Un simulacre de jugement condamna Thomas More à être décapité. Remarquons, au passage, que Thomas Cromwell, le plus puissant des conseillers du roi était l'un de ses accusateurs. Cependant, Thomas More, courageux confesseur de la foi, n'eut que des paroles de réconfort pour tous ceux qui pleuraient sa mort imminente et injuste. À la foule des spectateurs, il demanda de prier pour lui et de porter témoignage qu'il mourait dans la foi et pour la foi de la Sainte Église catholique. Il embrassa son bourreau et lui dit: "Courage, mon brave, n'aie pas peur, mais comme j'ai le cou très court, attention! Il y va de ton honneur." Il se banda les yeux et se plaça lui-même sur la planche. C'était le 3 juillet 1535. Thomas More avait 57 ans.  

Grand ami d'Érasme, philanthrope érudit qu'il révéla au monde cultivé de l'époque, Thomas More participa pleinement au renouveau de la pensée qui caractérise cette époque, ainsi qu'à l'humanisme dont il est le plus illustre représentant anglais. Thomas More était témoin des ravages sociaux dans lesquels se trouvait l'Angleterre du XVIème siècle. Dans son ouvrage principal, "L'Utopie" dans lequel il prône la tolérance et la discipline au service de la liberté, il décrit notamment l'île d'Utopie comme le contrepoint lumineux à l'Angleterre de son temps, l'économie utopienne reposant sur la propriété collective des moyens de production et l'absence d'échanges marchands. Cette société, composée d'une cinquantaine de villes gérées de manière semblable, vit sans monnaie et les échanges collectifs y prennent la place de l’accumulation privée qui cause en Angleterre les malheurs du peuple.  Pacifiques et respectueux de la liberté religieuse, les Utopiens reconnaissent cependant, tous ou presque, un être suprême et l'immortalité de l'âme.
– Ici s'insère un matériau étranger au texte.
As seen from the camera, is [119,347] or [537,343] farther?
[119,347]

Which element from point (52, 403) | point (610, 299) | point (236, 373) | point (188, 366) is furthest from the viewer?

La morale publique d'Utopie était rigoureuse et condamnait la dissimulation, la chasse, les jeux de hasard, la polygamie et l'adultère.   

Thomas More a été béatifié le 29 décembre 1886, par Léon XIII et canonisé le 19 mai 1935, par Pie XI. Saint Thomas More est le saint patron des avocats, des responsables de gouvernement et des hommes politiques.